▶ [Your objective]
With no images included, output each entry below exactly as it appears.

(Supplied data)

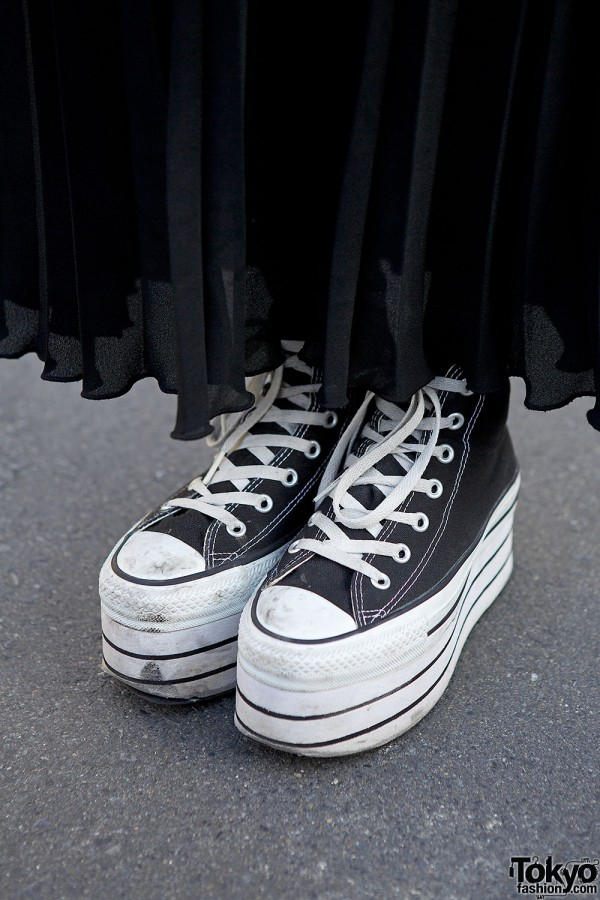 Platform Converse sneakers & pleated skirt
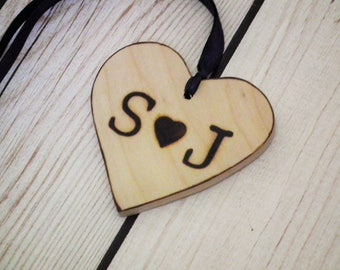 Personalized wooden heart tags with your initials, 4 wooden gift tags, wedding favor tags, personalized gift tags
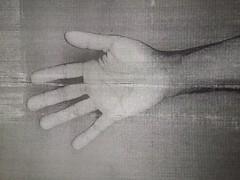 Hi5 (Maya Dusty) Tags: dusty blancoynegro hand maya samsung mano photocopy copia copy hi5 fotocopia givemefive damecinco mayadusty smg530h samsungsmg530h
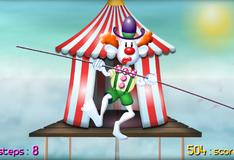 Клоун Билли балансирует на канате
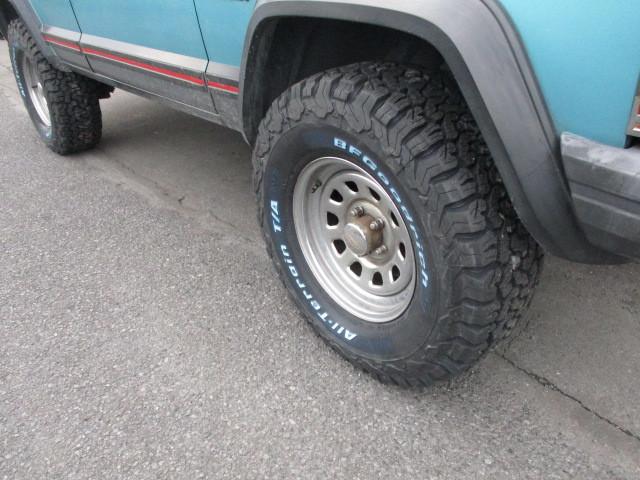 XJ チェロキー タイヤ交換  オイル 交換 エレメント交換_b0123820_14512588.jpg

(End Supplied data)

▶ [Task response]
 Platform Converse sneakers & pleated skirt
 Personalized wooden heart tags with your initials, 4 wooden gift tags, wedding favor tags, personalized gift tags
 Hi5 (Maya Dusty) Tags: dusty blancoynegro hand maya samsung mano photocopy copia copy hi5 fotocopia givemefive damecinco mayadusty smg530h samsungsmg530h
 Клоун Билли балансирует на канате
 XJ チェロキー タイヤ交換  オイル 交換 エレメント交換_b0123820_14512588.jpg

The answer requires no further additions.